September 1, 2007
The Long Walk Home
The Long Walk Home by Will North
Finished on 8/24/07
Rating: 3.5/5 (Good)
When forty-three-year-old Fiona Edwards first sees the lanky backpacker striding up the lane toward her award-winning farmhouse bed-and-breakfast in the remote mountains of North Wales, she’s puzzled. She’s used to unexpected strangers, but few arrive on foot. The man to whom she opens her door is middle-aged, unshaven, sweat-soaked . . . and arrestingly handsome.
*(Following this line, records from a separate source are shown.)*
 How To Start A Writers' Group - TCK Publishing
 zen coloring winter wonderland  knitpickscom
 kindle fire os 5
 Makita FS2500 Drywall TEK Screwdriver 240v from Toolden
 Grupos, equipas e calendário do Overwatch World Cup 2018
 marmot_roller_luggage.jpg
What neither of them knows at that moment is that their lives are about to change forever.
American Alec Hudson has carried the ashes—and the memory—of his late ex-wife, Gwynne, all the way from London’s Heathrow Airport, honoring her request that he scatter them atop a mountain they had climbed together years before—the same brooding peak whose jagged cliffs rise to the sky from the back pastures of Fiona’s farm. But the weather doesn’t cooperate, and as Fiona and Alec wait for it to clear, they are drawn together by mutual loss, longing, and the miracle of love at midlife.
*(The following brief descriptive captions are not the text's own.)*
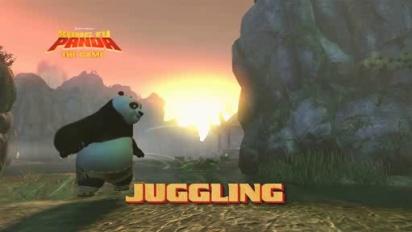 Kung Fu Panda - Combat Skills Vignette
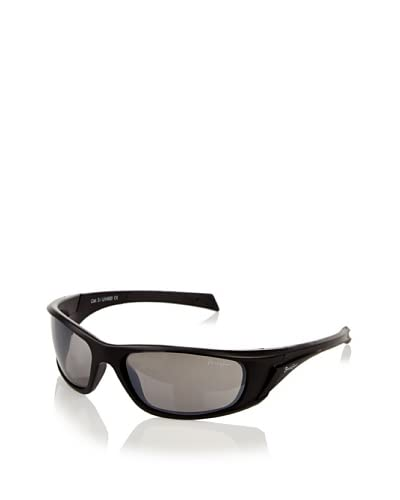 Black Canyon Gafas de Sol Nue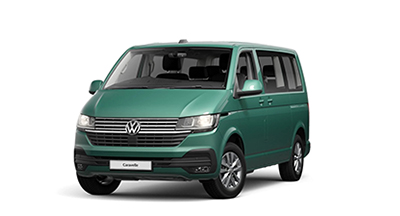Volkswagen Caravelle - Available In Bay Leaf Green Metallic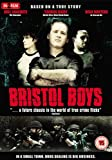 Bristol Boys [Import anglais]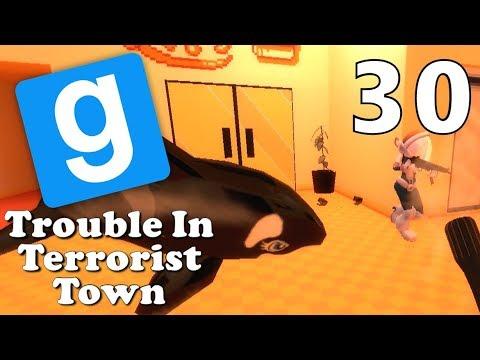 [30] Shamu The Traitor!!! (Gmod TTT Gameplay)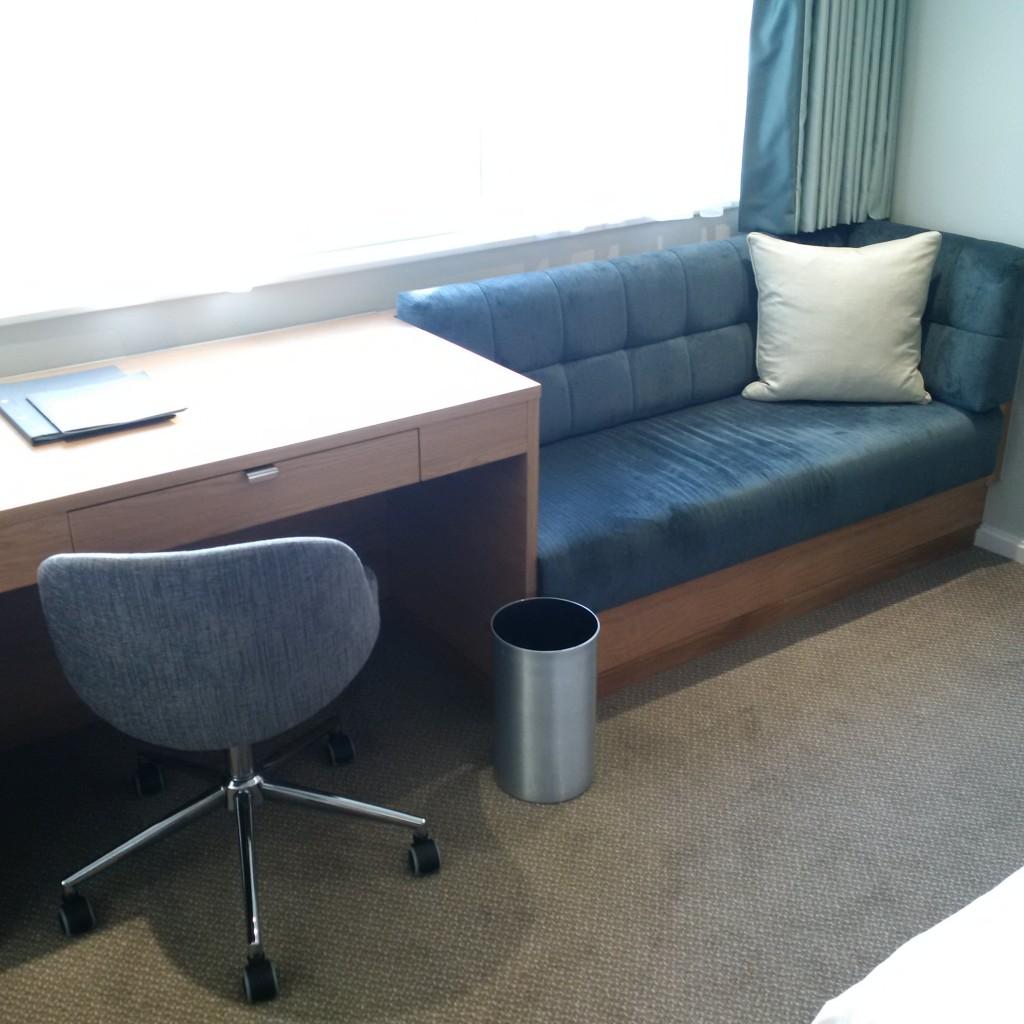 Hilton London Metropole Deluxe Room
On the day he finally reaches the summit, Alec is caught in a vicious hailstorm. As he struggles to descend, he stumbles upon the body of a man he recognizes from a photograph at the farm: it is Fiona’s ailing and reclusive husband, David, and he is close to death.
Will North’s debut novel, The Long Walk Home, is a story about grief and hope, about love and loss, and about two people struggling with the agonizing complexities of fidelity—to a spouse, to a moral code, to each other, and to a passion neither thought would ever appear again. By turns lyrical and gripping, set amid a landscape of breathtaking beauty and unpredictable danger, this is a story you will not soon forget.
About the Author
Will North is the award-winning ghostwriter of half a dozen nonfiction books. He divides his time between Seattle and Great Britain. This is his first novel.
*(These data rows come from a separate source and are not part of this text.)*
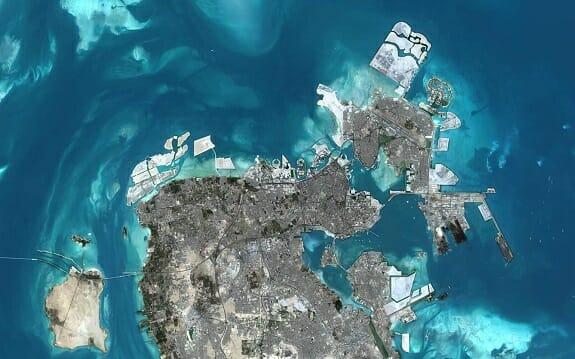 ساخت بزرگترین پارک آبی اقیانوسی در اعماق خلیجفارس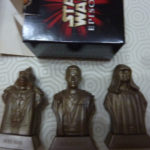 StarWars figurine : boite 3 figurines STAR WARS épisode 1 DARTH SIDIOUS OBI WAN KENOBI BOSS NASS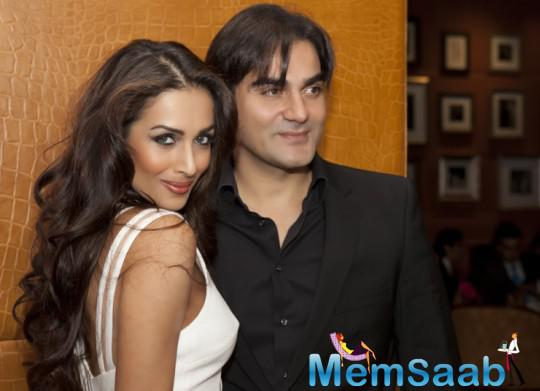 There were reports that say Arbaaz has been trying to patch up with Malaika and the two were even spotted at Power Couple's finale.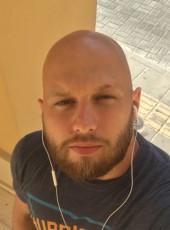 Pavel, 32, Russia, Saint Petersburg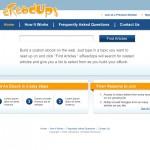 eReadUps Homepage3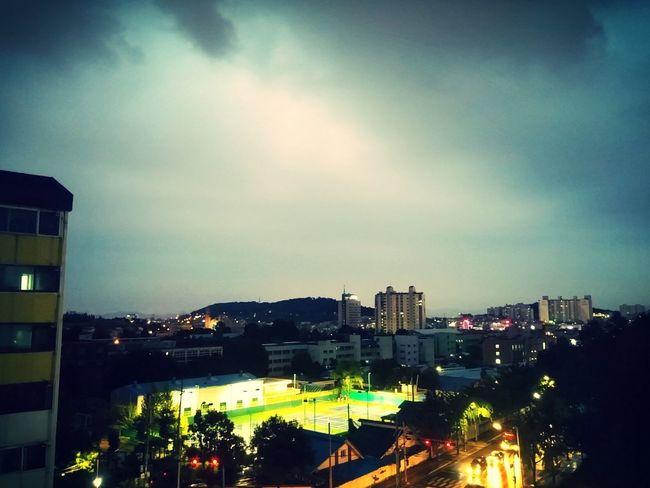 Suwon city .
I don't have too much to say about this book. It started off a bit like something Rosamunde Pilcher might write, but wound up more like Nicholas Sparks does The Bridges of Madison County. That said, I enjoyed it (in spite of the moral dilemmas and somewhat stilted dialogue) and look forward to North's next novel. Oh, and what a great cover! I'd love to have a print of that hanging in my office! Better yet, I'd love to live in Wales in that house!